FASHION HISTORY: CHANEL 2.55

 By Sarah Joynt  

Born out of necessity, the Chanel 2.55 handbag now stands for pure luxury and is one of the few bags widely recognized by the general public. It was introduced in February of 1955 (hence the name 2.55) because Coco Chanel was tired of losing handheld bags at society events in Paris. She feminized the concept of straps from the bags carried by soldiers and revolutionized the way Parisian women accessorized at the time. 

Inspired by her time spent in an orphanage as a child, Chanel created the chain straps as a nod to the chains her caretakers would use to dangle keys from as entertainment for the children. The orphanage also inspired the interior color of the first edition bag, as the reddish brown color was the same as the children’s uniforms. The coats worn by horse racing jockeys inspired what has now become the signature quilted leather.  Other innovative features included the signature “Mademoiselle” lock, a back pocket for extra money, and a secret hidden pocket in the front flap where it is rumored Chanel kept her love letters from her lover, the Nazi spy Hans Günter von Dincklage.  

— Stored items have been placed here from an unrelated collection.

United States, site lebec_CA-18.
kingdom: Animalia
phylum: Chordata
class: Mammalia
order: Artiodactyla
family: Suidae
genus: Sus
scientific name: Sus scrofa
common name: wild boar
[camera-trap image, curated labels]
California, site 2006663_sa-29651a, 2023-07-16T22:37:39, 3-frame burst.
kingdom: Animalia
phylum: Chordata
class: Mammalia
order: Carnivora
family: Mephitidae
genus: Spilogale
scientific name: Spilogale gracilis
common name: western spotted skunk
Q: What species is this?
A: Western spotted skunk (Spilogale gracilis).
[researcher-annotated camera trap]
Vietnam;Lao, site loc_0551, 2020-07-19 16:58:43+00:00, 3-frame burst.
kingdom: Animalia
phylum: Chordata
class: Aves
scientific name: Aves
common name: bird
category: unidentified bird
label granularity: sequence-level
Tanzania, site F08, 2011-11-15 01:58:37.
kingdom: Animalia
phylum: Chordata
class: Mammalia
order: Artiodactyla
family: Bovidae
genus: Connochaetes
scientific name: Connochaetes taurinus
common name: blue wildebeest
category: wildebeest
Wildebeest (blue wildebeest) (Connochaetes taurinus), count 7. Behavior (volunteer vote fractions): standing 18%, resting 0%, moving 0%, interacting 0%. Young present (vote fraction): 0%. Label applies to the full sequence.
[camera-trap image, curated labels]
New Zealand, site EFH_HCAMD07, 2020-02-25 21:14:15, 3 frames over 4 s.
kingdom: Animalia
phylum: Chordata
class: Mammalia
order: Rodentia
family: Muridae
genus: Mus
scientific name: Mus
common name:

When Karl Lagerfeld released the Reissue 2.55 in 2005, to commemorate its 50th anniversary, it was exactly as Chanel designed it in 1955. Other versions had been released in the 1980’s but with the new interlocking C clasp which has become an iconic item in itself. Lagerfeld’s mission to keep the icon that is the 2.55 alive has prompted numerous reincarnations in everything from metallic washed lambskin to oversized day bags.  More recently, Lagerfeld partnered with Zaha Hadid to create a traveling art exhibition called “Mobile Art.”  The 2.55 has infiltrated the wardrobes of it-girls and socialites alike throughout its long reign over the handbag market, from Jackie O to Kate Moss. It is more than a handbag now, it is a piece of iconography that transcends time and trends.